Data entries
━━━━

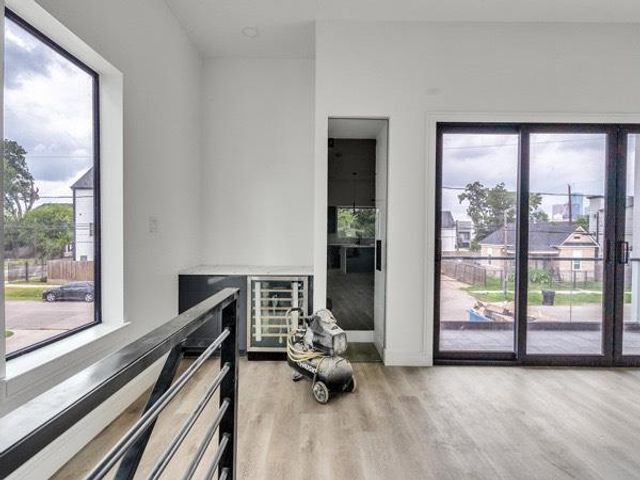 2807 Delano Street, Houston, TX 77004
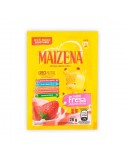 COLADA MAIZENA FRESA  SOBRE 28 GRAMOS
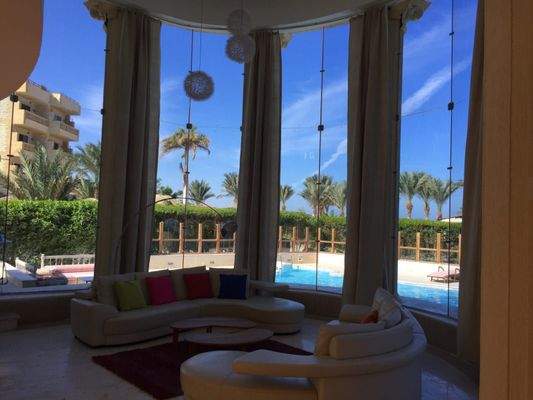 WhatsApp Image 2025-11-15 at 2.01.37 PM (2).jpeg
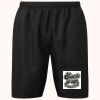 TriDri® running shorts Thumbnail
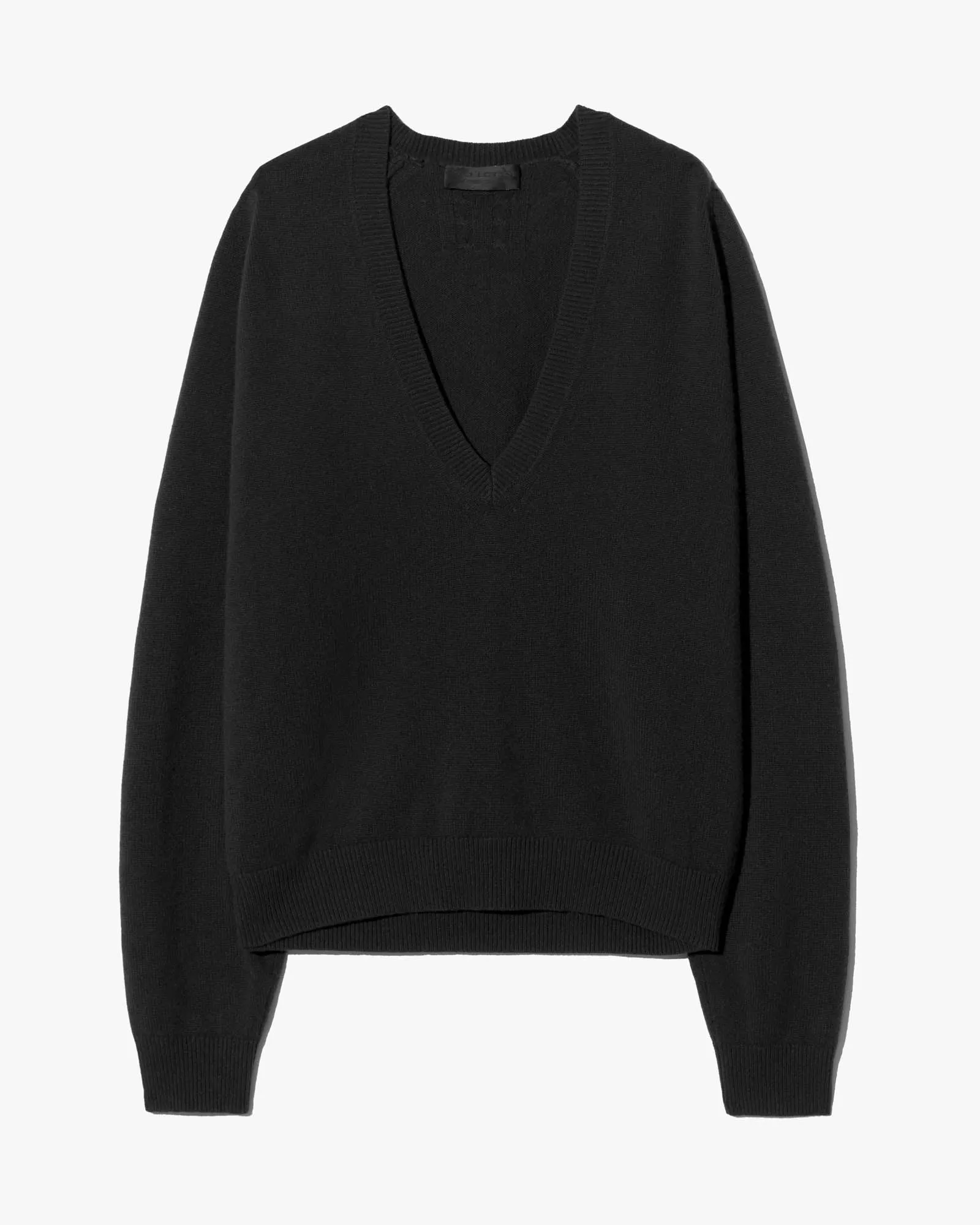 Feron Sweater sold by TNT Fashion product image thumbnail 5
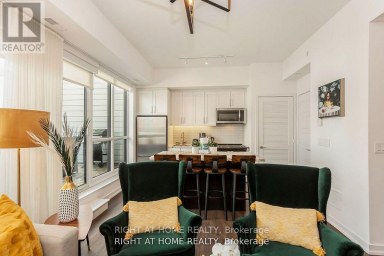 58 - 275 BROWARD WAY Innisfil Ontario photo 15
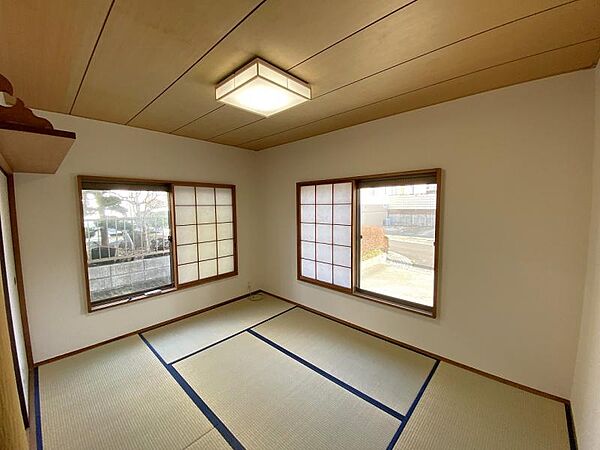 detached 宮城県宮城郡七ヶ浜町汐見台3丁目
地図を見る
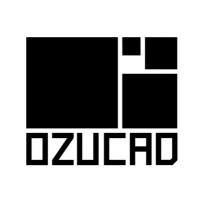 OZUCAD logo - Similar company to Ozu Rover Team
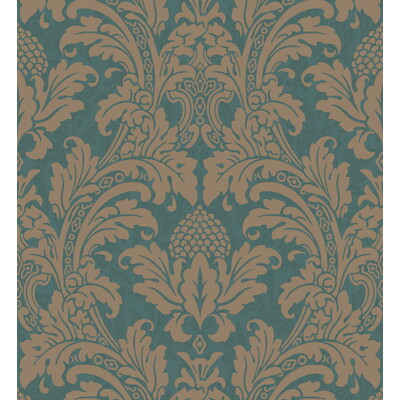 Cole & Son Blake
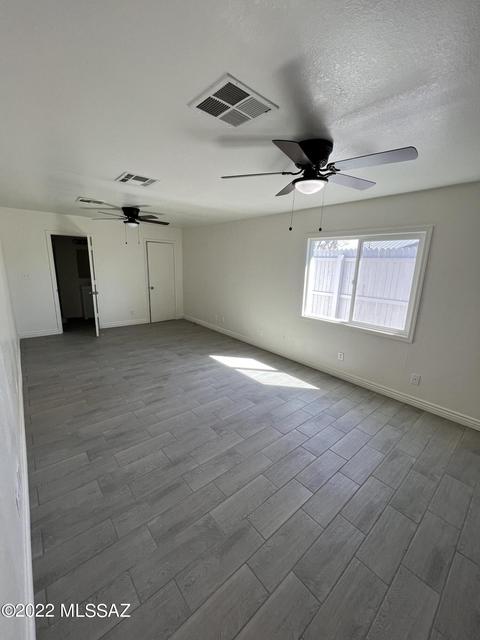 357 N Cochise Ave, Willcox, AZ 85643 photo 14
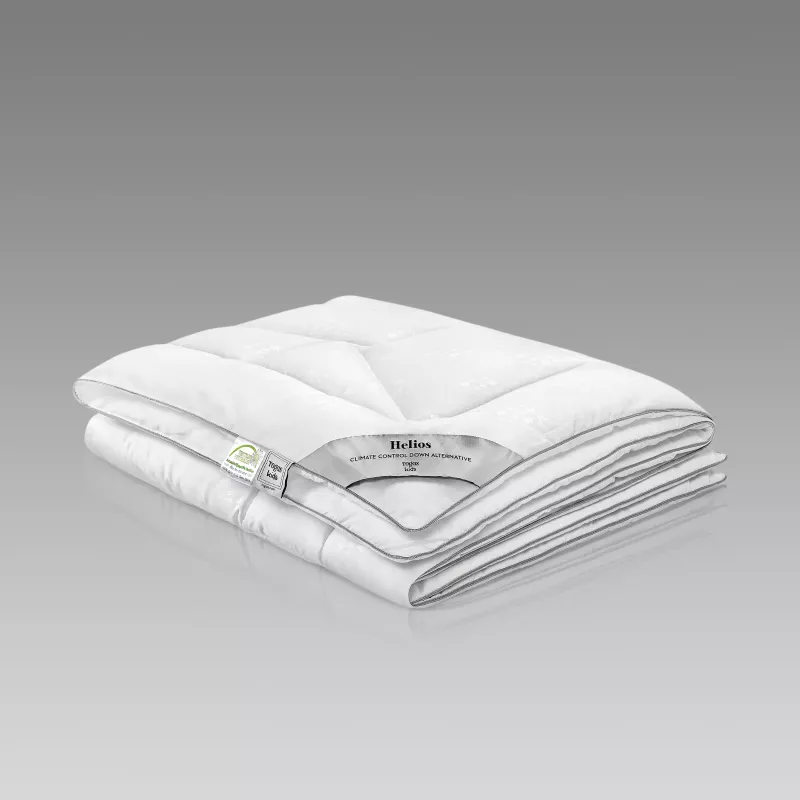Kids duvet HELIOS 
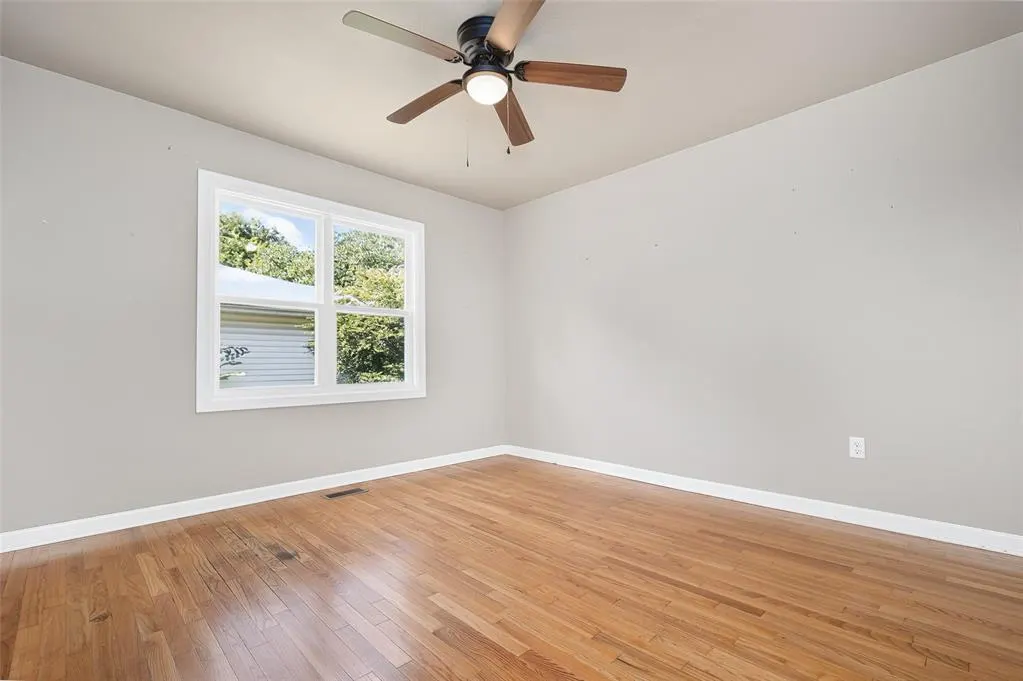 Photo 13 — 1623 W 9th Avenue, Stillwater, OK 74074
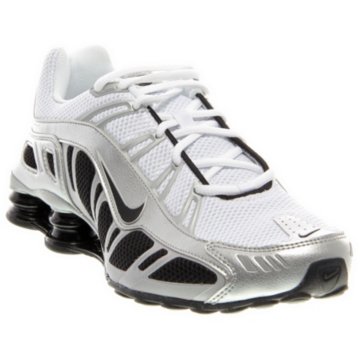 Nike Shox Turbo 3.2 SL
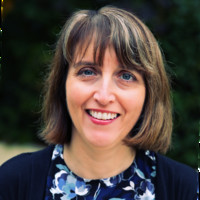 Vonie Bright, Cfp ®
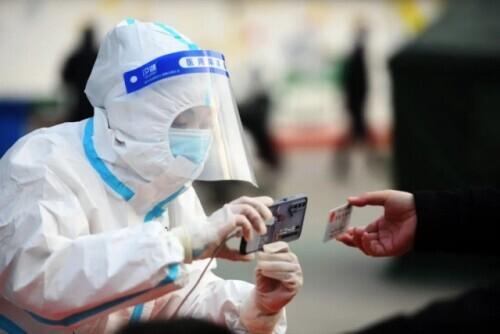 河北病毒疫情最新通报深度解读与分析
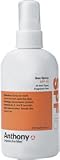 Anthony Logistics Sun Spray SPF 15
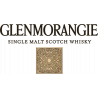 Glenmorangie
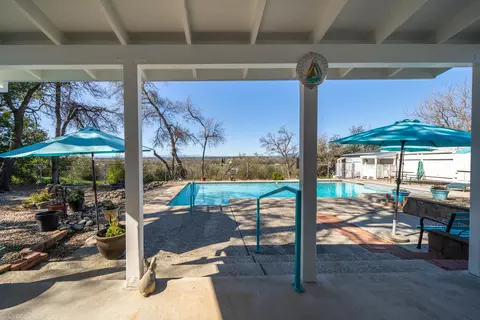 6868 Tucker Ln, Redding, CA 96002 photo 20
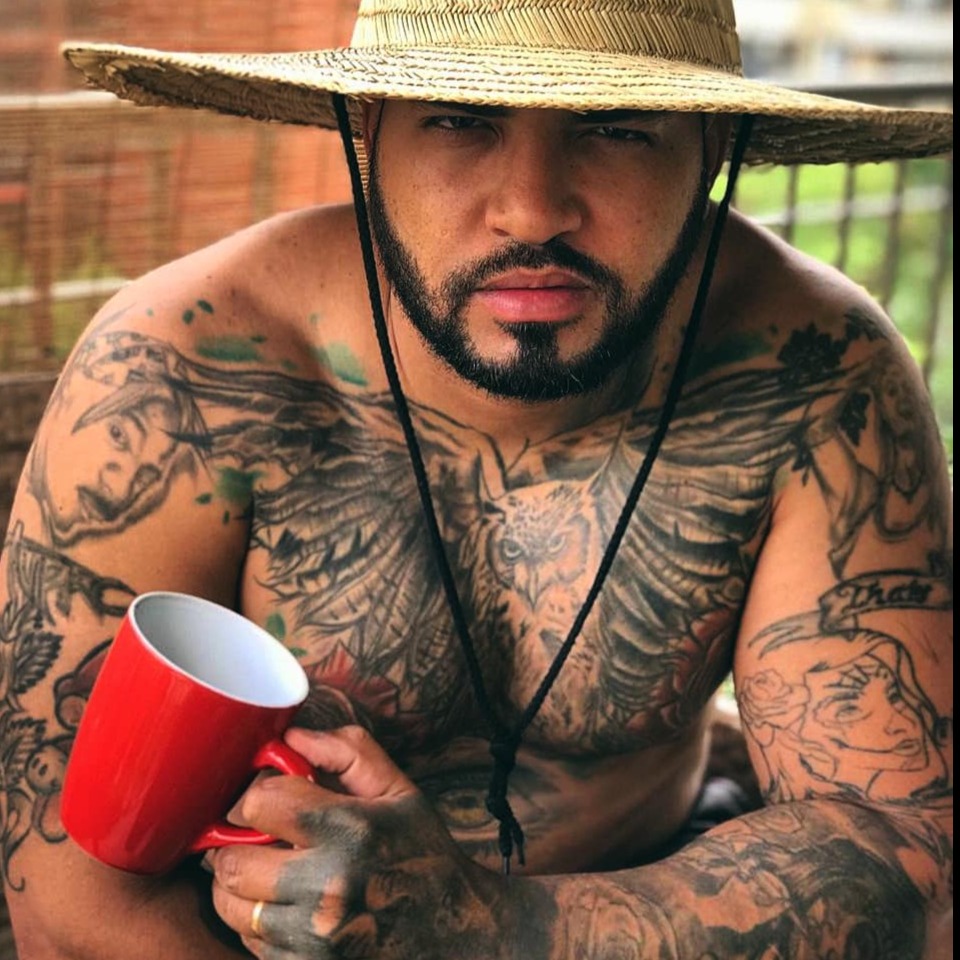 loverfans Don G profile photo. Don G 12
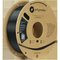 Polymaker Polysonic High Speed Pla – kuva 1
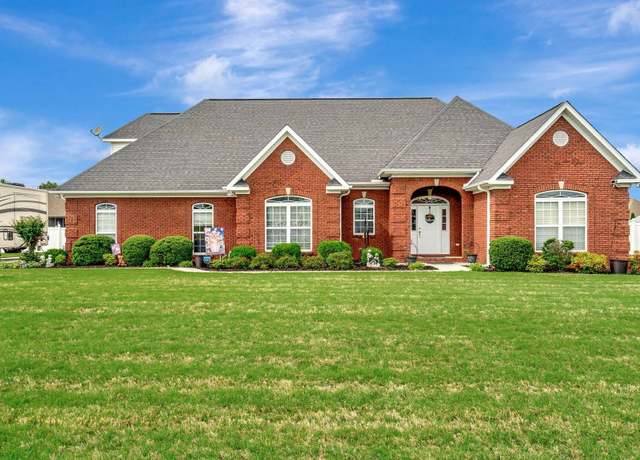 Property at 25 Braxton Ct, Decatur, AL 35603, 4 beds, 2 baths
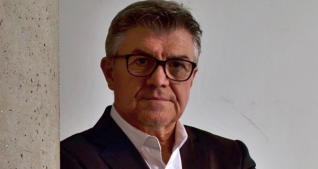 vicent-ros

━━━━

**TASK GOAL**. From the line containing "Feron Sweater sold" through the line containing "Glenmorangie", copy every line above exactly, without pictures.

**SOLVED EXERCISE**.
 Feron Sweater sold by TNT Fashion product image thumbnail 5
 58 - 275 BROWARD WAY Innisfil Ontario photo 15
 detached 宮城県宮城郡七ヶ浜町汐見台3丁目
地図を見る
 OZUCAD logo - Similar company to Ozu Rover Team
 Cole & Son Blake
 357 N Cochise Ave, Willcox, AZ 85643 photo 14
Kids duvet HELIOS 
 Photo 13 — 1623 W 9th Avenue, Stillwater, OK 74074
 Nike Shox Turbo 3.2 SL
 Vonie Bright, Cfp ®
 河北病毒疫情最新通报深度解读与分析
 Anthony Logistics Sun Spray SPF 15
 Glenmorangie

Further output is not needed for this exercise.